*YOUR INSTRUCTIONS*: The lines to return begin at the one containing "order: Carnivora" and end at the final line of the material; output them exactly and only them.

*DATA SECTION*:
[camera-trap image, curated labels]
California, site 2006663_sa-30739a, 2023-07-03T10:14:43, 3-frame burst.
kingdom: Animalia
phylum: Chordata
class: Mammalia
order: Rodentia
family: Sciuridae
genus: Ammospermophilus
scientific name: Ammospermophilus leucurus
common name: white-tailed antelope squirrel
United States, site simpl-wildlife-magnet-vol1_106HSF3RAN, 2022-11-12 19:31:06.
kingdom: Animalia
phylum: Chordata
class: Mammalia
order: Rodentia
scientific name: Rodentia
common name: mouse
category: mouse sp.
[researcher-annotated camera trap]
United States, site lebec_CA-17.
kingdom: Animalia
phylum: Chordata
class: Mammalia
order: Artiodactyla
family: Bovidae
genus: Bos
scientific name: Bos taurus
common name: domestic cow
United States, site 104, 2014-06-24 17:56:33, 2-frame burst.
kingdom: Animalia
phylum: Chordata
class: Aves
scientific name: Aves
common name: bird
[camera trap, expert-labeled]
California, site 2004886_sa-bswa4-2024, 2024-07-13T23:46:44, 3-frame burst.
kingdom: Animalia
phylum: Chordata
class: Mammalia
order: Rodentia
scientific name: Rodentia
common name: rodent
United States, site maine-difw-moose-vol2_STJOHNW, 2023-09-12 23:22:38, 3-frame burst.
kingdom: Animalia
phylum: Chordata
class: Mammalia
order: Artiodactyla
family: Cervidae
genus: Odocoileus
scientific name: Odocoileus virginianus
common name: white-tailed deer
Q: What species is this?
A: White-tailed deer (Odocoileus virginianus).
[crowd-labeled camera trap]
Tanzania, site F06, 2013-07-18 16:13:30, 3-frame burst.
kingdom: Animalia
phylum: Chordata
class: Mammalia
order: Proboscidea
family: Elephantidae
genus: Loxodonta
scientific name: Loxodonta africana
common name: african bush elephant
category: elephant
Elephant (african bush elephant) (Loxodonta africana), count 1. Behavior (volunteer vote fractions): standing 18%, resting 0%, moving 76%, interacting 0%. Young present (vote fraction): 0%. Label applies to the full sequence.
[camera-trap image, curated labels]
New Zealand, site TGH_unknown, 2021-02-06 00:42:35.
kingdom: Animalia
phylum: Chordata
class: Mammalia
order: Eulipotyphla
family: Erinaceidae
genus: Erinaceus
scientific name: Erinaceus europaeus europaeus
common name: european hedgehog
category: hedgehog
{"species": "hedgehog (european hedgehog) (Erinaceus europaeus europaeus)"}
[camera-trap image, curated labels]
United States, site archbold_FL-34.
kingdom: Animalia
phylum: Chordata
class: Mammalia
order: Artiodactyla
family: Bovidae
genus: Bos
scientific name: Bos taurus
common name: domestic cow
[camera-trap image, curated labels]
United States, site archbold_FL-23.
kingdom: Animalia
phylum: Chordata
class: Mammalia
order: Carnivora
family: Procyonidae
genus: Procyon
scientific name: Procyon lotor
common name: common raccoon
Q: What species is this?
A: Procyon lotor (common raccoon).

*ANSWER TO THIS EXERCISE*:
order: Carnivora
family: Procyonidae
genus: Procyon
scientific name: Procyon lotor
common name: common raccoon
Q: What species is this?
A: Procyon lotor (common raccoon).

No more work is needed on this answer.